Computer & Network Security

EECS 588 – Winter 2018

Overview Schedule Readings Labs Course Project

Readings

The readings will change often, so watch for updates on Piazza.

Essays and Reviews: Paper Response Guidelines

Students will write a series of critical responses to papers we assign for reading. See the slides from Lecture 1 for the process and expectations for essays and reviews.

Plagiarism will result in a zero on the assignment and a likely failing grade in the course. We follow the Writing with Sources, 3rd Edition guidebook when assessing an essay for plagiarism. Make sure you're aware of how we decide plagiarism based on this guidebook. Do not accidentally violate this policy. We welcome questions during office hours if you seek additional practical tips on how to avoid plagiarism.

Paper Reviews: Basic Tips

We recommend following the advice of Hill and McKinley on how to write constructive and positive reviews. Write a ~400 word critical response to papers assigned for review. What should your review contain?

Your most important task is to demonstrate that you've read the paper and thought carefully about the topic. It's easy to find flaws; it's more challenging to tease out the diamonds in the rough of what the authors meant but did not say. Do not share reviews with your peers; plagiarism will result in a zero and likely failure of the course. It's not worth it! Wait until after lecture to share your thoughts and writing with peers.

Paper responses are due before the start of lecture on paper for peer-review during class.

Critical Essays: Common mistakes and pitfalls to avoid

Essay 1: End-to-End Argument and Spectre/Meltdown
(Due Thursday, 1/11 before lecture on printed paper for in-class peer review)

Use the end-to-end argument to explain how computer systems could better remain trustworthy despite security design flaws later found in lower-level components or layers (e.g., Spectre, Meltdown, TPMs). Hardware and software may contain undiscovered design flaws such that that mechanisms fail to adequately enforce guarantees of memory isolation. Consider what can the end-to-end argument teach us about making trustworthy software systems out of untrustworthy hardware components, what philosophical exceptions to the E2E argument may arise in the case of Spectre/Meltdown, and what are the limits of the E2E argument for securing computer systems.

Follow the instructions in Lecture 1 for your essay. Make sure to have a meaningful short title and begin your text with a technical thesis statement. Your name and the date should appear in the header. Every paragraph should have a clear topic sentence, and every sentence should support the topic sentence and thesis statement to warrant inclusion. For a one-page essay, a good rule of thumb is that your essay would use 2-3 pieces of evidence to support a technical argument.

Essay 2: Return from which mountain?
(Due Tuesday, 1/23 for in-class peer review)

Many solutions have been proposed to defend against Return Oriented Programming (ROP), a class of vulnerabilities pioneered by Hovav Shacham and others. Imagine that someone devises a technique that claims to completely eliminate code reuse attacks. How would you evaluate the effectiveness of a proposed conceptual defense that makes such a claim? And how would you tease out the threat model if none is stated with the proposed approach?

========================================

→ **PROMPT 1**
Duplicate a passage of the EECS 588 readings page word for word, starting at "Critical Essays: Common" and ending at "securing computer systems.".
→ **PROMPT 2**
Go on writing the EECS 588 readings page from its last sentence onward.
The lines after this point come from a source other than the EECS 588 readings page.

→ **PROVIDED MATERIAL**
========================================

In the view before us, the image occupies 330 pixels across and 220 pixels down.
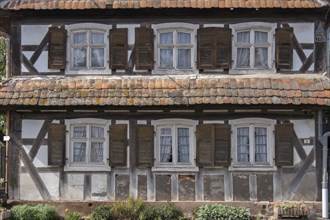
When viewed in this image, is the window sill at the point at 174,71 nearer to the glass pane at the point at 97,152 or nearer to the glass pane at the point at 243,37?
the glass pane at the point at 243,37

========================================

→ **WRITTEN ANSWER 1**
Critical Essays: Common mistakes and pitfalls to avoid

Essay 1: End-to-End Argument and Spectre/Meltdown
(Due Thursday, 1/11 before lecture on printed paper for in-class peer review)

Use the end-to-end argument to explain how computer systems could better remain trustworthy despite security design flaws later found in lower-level components or layers (e.g., Spectre, Meltdown, TPMs). Hardware and software may contain undiscovered design flaws such that that mechanisms fail to adequately enforce guarantees of memory isolation. Consider what can the end-to-end argument teach us about making trustworthy software systems out of untrustworthy hardware components, what philosophical exceptions to the E2E argument may arise in the case of Spectre/Meltdown, and what are the limits of the E2E argument for securing computer systems.

→ **WRITTEN ANSWER 2**
To respond with an essay, craft a thesis statement that includes a meaningful (non-binary) claim or hypothesis as your first topic sentence. Your supporting paragraphs should include 2-3 orthogonal pieces of evidence (the rule of three) to prove or argue your claim or hypothesis. The Science of Security SOK paper by Herley and van Oorschot offers several aphorisms on what makes a meaningful hypothesis:

A hypothesis is scientific only if it is consistent with some but not other possible states of affairs not yet observed, so that it is subject to the possibility of falsification by reference to experience. [Ayala]
In our view, the issue boils down to clarifying one question: what potential observational or experimental evidence is there that would persuade you that the theory is wrong and lead you to abandoning it? If there is none, it is not a scientific theory. [Ellis and Silk]

Essay 3: Machine Learning and Malware: It's Trick, Get an Axe
(Due Thursday, 3/8 for in-class peer review)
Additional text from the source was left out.